= Geology of Guyana =

Guyana occurs within the northern part of the Guiana Shield. The Guiana Shield forms the northern part of the Amazonian Craton, the core of the South American continent.

Most of the geology of northern Guyana consists of Palaeoproterozoic Orosirian greenstone belts (Barama-Mazaruni Supergroup) intruded by granites. These are overlain unconformably by the Statherian Burro-Burro Group, which consist of the Muruwa Formation sandstones and Iwokrama Formation felsic volcanics. Both are intruded by granites associated with the Iwokrama Formation. Some folding occurred before these were overlain by the locally unconformable almost flat lying Roraima Group.

Major mafic sills and dykes of the Avanavero Suite intrude all of the older rocks, and are part of a Large Igneous Province (LIP). Numerous mafic dykes intruded the basement in the late Permian and Early Jurassic, associated with the start of the separation of Africa from South America. These are part of the Central Atlantic Magmatic Province (CAMP).

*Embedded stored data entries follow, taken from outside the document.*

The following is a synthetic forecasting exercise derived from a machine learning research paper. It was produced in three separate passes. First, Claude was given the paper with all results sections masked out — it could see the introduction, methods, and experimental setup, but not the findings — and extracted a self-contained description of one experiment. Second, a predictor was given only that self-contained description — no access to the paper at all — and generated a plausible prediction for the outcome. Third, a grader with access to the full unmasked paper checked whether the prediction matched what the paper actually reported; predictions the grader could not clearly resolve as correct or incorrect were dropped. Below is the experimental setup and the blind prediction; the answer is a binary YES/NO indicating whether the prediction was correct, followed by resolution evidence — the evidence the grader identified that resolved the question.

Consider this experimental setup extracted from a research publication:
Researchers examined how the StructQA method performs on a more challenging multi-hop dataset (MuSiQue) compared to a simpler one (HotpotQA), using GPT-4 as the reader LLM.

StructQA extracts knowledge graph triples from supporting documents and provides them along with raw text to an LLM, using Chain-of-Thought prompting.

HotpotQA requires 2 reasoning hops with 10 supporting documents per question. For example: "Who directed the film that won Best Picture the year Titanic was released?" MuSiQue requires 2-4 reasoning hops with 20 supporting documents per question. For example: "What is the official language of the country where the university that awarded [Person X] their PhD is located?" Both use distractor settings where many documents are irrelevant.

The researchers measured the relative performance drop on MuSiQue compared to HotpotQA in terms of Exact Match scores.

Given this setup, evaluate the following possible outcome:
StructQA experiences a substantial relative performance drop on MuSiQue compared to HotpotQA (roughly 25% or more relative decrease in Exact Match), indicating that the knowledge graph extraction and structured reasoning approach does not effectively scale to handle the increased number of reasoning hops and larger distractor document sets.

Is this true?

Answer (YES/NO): NO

The northern Guiana Shield, including Guyana is separated from Southern Guiana Shield by ENE to NE trending Tumbes /Guayaquil - Tacutu Tectonic Lineament. This is a major regional pre-Cambrian shear zone / mega-shear which is believed to have been re-activated several times. At the beginning of the Mesozoic when Africa and South America started to separate, this re-activated again and was involved in formation of the Takutu Graben in the lower Rupununi area, and deposition of the Takutu Formation. One locality with a possible dinosaur or bird footprint is known near Lethem; List of fossiliferous stratigraphic units in Guyana.

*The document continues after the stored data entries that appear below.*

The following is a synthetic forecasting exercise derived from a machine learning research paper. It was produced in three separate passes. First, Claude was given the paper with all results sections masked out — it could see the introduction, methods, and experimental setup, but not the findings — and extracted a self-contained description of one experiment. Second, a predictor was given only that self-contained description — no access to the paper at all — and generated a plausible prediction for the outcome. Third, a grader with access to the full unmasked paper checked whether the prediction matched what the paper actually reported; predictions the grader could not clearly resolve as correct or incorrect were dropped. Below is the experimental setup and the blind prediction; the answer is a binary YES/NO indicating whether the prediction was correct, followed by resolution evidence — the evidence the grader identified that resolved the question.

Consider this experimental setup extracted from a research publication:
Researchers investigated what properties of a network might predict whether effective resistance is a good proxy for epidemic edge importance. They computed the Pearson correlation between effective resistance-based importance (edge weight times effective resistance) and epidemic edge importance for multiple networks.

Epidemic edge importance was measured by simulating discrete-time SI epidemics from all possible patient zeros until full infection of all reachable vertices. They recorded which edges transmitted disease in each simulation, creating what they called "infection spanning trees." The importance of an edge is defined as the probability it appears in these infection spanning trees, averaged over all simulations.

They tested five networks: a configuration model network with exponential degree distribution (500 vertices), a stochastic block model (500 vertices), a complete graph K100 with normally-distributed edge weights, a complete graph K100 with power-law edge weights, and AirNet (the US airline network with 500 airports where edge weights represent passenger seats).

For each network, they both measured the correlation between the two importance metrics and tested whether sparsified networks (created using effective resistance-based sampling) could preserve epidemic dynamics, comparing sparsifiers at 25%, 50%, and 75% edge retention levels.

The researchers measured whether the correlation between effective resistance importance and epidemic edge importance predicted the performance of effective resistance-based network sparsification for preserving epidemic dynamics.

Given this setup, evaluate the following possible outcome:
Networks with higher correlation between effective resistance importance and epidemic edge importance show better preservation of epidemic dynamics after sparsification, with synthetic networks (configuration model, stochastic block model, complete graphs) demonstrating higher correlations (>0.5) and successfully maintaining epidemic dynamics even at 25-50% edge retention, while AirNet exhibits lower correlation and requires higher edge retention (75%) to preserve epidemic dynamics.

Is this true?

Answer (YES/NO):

Later the separation of Africa and South America also resulted in sedimentation in the Guyana-Suriname basin near the coast and offshore. Both the onshore Takutu sedimentary basin and the offshore Guiana Basin have oil potential, and in 2015 significant oil was found in a deep water area off Guyana associated with the NW-SE trend of canyon sediments associated with the palaeo-Berbice River. During the Mesozoic the headwaters of the Upper Orinoco and Rio Branco flowed through the Takutu Graben via the Essequibo either to the current river mouth, to the Corentyne, the Berbice or the Canje Rivers. Tilting associated with rifting of the Atlantic Ocean resulted in complex patterns of river capture, so now the headwaters of the Rio Branco flow to the south via the Amazon, and the headwaters of the Upper Orinoco flow to the west and north. Water and sediment volumes directly flowing east are now much reduced.